■ Exercise brief:
Rewrite the Nonesuch Shale passage starting at "The Nonesuch is a" and ending at "source of petroleum.", changing "petroleum" to "oil".

■ Text passage:
+++
The Nonesuch Shale is a Proterozoic geologic formation that outcrops in Michigan and Wisconsin, United States, but has been found by drill holes to extend in the subsurface as far southwest as Iowa.

The Nonesuch is a lacustrine sequence of shale, siltstone, and sandstone, 150 to 210 m thick, that conformably overlies the alluvial Copper Harbor Conglomerate and is conformably overlain by the fluvial Freda Sandstone. Together, the Copper Harbor, Nonesuch, and Freda make up the Oronto Group. The Nonesuch is Middle Proterozoic, with an estimated age of approximately 1.1 billion years. It was deposited in the Midcontinent Rift. The Nonesuch beds contain common organic carbon and pyrite.

==Natural resources==
The Nonesuch Formation has been a major source of copper, and is considered a prospective source of petroleum.
+++
■ Source material:

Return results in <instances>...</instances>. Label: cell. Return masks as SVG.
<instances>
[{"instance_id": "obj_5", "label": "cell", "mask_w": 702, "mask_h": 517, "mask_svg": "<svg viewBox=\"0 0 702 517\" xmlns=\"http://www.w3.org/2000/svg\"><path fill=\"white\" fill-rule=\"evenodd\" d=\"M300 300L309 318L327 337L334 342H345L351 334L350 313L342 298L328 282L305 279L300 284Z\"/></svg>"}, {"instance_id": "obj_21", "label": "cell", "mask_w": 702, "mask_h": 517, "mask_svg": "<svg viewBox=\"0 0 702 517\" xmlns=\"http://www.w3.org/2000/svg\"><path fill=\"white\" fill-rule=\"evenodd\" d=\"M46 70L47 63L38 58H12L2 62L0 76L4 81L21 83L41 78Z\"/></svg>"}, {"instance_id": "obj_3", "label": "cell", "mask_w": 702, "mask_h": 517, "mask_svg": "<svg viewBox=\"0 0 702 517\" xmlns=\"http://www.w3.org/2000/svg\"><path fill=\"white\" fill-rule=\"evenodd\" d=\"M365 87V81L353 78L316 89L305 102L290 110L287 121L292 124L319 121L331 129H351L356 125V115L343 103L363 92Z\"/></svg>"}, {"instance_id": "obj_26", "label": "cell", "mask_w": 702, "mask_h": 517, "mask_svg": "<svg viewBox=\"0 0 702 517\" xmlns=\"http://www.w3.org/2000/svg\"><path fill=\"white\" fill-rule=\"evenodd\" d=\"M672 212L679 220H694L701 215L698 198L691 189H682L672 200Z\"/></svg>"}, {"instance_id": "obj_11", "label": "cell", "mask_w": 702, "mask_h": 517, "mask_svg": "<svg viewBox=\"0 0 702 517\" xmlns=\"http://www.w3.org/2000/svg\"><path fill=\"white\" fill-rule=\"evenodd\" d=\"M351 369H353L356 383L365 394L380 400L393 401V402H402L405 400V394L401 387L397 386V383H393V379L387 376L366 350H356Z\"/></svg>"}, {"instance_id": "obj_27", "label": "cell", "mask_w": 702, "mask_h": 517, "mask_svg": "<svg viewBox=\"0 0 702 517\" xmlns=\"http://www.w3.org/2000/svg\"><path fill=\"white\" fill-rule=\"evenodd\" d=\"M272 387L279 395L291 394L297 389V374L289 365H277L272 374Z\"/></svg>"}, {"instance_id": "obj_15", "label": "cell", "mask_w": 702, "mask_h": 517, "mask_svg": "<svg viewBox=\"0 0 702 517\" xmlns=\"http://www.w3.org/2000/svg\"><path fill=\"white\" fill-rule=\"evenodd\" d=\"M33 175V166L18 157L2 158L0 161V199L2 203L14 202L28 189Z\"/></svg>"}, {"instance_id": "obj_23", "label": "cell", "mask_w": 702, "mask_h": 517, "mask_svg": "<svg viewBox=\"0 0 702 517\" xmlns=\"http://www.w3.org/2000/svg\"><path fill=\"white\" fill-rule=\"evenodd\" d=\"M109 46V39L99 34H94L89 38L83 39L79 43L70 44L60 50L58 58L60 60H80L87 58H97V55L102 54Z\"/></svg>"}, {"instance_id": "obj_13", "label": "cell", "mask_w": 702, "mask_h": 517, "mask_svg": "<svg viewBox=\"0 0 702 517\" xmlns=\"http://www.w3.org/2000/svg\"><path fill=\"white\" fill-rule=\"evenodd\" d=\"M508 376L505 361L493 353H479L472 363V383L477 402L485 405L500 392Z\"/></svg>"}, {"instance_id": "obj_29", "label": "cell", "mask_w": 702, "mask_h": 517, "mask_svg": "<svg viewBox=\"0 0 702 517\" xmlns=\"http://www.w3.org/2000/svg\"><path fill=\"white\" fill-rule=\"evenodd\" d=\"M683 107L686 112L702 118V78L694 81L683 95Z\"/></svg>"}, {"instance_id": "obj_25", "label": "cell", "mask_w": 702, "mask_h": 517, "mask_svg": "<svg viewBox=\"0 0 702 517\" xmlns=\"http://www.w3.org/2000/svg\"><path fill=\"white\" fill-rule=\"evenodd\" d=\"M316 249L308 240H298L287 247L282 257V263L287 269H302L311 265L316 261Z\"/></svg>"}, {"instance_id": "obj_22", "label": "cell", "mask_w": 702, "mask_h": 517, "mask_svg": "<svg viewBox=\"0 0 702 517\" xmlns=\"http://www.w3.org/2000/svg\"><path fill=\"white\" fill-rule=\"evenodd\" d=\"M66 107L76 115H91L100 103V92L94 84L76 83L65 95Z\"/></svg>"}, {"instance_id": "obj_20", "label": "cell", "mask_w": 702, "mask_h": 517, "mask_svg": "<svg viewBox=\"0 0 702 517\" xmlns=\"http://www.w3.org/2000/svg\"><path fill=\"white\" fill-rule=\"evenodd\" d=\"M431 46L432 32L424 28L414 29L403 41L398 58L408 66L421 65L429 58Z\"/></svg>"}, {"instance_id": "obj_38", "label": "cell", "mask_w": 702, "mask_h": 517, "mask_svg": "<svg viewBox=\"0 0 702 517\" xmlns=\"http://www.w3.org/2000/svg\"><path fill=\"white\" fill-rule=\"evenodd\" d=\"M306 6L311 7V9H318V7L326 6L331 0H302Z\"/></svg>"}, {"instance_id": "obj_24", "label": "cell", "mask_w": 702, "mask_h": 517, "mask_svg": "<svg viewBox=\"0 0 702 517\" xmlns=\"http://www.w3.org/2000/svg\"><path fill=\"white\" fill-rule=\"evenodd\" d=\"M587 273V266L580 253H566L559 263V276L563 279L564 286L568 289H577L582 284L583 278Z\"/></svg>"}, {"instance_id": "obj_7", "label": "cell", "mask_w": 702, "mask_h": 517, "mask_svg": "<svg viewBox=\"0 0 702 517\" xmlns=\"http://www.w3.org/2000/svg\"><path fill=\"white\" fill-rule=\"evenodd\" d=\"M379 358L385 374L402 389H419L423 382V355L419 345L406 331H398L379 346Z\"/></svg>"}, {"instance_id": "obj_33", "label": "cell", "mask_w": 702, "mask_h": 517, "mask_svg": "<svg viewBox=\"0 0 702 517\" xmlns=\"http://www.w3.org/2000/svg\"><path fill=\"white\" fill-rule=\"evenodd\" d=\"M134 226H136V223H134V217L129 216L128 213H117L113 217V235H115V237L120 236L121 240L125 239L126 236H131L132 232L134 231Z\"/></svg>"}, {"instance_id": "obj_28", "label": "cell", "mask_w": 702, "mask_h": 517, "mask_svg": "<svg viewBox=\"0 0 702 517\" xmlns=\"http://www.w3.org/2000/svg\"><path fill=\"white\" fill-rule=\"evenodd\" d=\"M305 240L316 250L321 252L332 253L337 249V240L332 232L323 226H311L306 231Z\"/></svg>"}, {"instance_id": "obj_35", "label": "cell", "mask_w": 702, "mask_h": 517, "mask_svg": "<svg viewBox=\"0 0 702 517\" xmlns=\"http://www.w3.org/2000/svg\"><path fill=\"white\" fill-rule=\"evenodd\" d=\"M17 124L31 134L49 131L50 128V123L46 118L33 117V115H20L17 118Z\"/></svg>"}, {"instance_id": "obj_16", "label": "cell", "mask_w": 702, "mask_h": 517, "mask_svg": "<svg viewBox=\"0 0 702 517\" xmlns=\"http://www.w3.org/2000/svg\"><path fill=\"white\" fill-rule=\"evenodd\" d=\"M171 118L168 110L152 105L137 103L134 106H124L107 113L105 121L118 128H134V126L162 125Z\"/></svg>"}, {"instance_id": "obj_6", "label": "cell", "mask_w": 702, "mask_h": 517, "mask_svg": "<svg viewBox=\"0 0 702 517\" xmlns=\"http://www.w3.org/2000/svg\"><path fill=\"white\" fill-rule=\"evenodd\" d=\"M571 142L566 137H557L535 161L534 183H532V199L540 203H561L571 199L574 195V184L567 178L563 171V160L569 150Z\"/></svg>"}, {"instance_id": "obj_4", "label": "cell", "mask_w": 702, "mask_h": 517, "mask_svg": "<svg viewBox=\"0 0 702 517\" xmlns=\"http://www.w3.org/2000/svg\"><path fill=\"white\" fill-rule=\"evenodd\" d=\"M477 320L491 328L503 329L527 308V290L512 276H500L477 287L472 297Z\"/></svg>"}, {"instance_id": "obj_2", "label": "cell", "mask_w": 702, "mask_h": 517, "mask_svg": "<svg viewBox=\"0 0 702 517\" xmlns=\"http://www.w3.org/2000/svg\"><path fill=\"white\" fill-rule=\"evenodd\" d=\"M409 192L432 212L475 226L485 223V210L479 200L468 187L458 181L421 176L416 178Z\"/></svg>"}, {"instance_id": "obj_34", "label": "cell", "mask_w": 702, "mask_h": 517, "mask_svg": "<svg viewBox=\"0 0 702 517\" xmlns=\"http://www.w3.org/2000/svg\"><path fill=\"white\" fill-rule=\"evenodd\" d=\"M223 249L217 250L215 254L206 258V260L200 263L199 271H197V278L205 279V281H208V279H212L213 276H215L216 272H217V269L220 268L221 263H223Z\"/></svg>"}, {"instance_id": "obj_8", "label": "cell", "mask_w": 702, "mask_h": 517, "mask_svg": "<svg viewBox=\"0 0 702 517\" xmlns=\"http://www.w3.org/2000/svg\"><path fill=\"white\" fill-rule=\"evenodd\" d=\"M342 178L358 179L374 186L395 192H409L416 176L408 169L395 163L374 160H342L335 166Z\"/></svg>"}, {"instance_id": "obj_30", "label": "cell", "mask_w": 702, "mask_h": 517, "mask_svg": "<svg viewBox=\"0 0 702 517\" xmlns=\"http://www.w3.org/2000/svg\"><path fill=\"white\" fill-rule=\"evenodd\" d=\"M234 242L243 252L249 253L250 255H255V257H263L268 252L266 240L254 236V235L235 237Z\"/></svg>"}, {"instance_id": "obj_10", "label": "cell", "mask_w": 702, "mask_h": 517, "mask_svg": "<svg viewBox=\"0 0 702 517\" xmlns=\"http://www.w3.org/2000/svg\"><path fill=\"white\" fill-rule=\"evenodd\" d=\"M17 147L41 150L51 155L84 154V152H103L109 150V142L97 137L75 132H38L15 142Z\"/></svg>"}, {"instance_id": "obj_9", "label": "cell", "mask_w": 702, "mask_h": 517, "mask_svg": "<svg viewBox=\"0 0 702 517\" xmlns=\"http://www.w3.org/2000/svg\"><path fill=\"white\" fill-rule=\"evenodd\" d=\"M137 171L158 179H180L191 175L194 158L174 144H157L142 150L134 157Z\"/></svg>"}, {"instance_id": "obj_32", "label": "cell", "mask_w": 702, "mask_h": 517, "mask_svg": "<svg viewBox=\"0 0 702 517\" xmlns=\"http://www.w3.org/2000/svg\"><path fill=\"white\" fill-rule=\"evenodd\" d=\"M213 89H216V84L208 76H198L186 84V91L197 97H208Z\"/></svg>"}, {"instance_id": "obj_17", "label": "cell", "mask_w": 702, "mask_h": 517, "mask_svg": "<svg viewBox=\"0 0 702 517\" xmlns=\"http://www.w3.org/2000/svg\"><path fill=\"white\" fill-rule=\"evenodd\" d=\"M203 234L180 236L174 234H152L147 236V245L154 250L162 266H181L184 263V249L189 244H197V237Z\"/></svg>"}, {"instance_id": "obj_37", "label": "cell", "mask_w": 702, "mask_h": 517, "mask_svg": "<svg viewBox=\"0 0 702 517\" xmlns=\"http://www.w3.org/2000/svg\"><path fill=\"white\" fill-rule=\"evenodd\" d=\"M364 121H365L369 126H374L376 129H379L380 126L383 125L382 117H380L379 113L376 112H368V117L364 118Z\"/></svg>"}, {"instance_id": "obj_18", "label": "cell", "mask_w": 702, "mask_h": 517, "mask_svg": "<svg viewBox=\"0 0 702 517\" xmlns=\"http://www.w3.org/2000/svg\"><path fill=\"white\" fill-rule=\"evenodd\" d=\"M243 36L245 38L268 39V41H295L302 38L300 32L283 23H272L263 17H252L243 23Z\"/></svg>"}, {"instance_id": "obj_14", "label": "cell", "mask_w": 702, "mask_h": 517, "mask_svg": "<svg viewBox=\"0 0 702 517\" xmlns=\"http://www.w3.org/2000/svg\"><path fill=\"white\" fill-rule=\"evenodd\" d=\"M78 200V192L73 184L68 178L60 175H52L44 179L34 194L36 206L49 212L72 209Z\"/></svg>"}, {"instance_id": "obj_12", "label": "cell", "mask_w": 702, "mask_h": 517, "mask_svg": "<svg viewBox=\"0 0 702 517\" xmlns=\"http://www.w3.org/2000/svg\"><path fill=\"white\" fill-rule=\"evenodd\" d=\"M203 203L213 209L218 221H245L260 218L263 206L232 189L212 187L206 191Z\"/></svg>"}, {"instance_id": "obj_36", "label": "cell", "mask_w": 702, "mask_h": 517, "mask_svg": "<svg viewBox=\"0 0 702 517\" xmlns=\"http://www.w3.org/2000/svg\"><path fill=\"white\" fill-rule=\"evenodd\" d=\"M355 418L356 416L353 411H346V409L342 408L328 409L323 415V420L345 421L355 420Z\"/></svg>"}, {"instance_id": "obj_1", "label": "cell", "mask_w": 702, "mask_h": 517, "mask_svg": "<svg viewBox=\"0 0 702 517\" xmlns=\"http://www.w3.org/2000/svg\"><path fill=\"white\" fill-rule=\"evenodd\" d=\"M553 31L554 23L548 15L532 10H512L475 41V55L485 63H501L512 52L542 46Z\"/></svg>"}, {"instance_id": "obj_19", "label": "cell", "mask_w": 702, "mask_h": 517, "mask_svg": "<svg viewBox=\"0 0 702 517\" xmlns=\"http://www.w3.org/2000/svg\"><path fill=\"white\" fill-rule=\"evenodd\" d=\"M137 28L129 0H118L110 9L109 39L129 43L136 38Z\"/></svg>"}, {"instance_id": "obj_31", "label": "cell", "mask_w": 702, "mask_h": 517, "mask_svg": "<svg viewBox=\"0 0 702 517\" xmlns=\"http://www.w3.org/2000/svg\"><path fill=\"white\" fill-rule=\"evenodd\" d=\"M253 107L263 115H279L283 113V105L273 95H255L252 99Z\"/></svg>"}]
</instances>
+++
■ Output for this exercise:
The Nonesuch is a lacustrine sequence of shale, siltstone, and sandstone, 150 to 210 m thick, that conformably overlies the alluvial Copper Harbor Conglomerate and is conformably overlain by the fluvial Freda Sandstone. Together, the Copper Harbor, Nonesuch, and Freda make up the Oronto Group. The Nonesuch is Middle Proterozoic, with an estimated age of approximately 1.1 billion years. It was deposited in the Midcontinent Rift. The Nonesuch beds contain common organic carbon and pyrite.

==Natural resources==
The Nonesuch Formation has been a major source of copper, and is considered a prospective source of oil.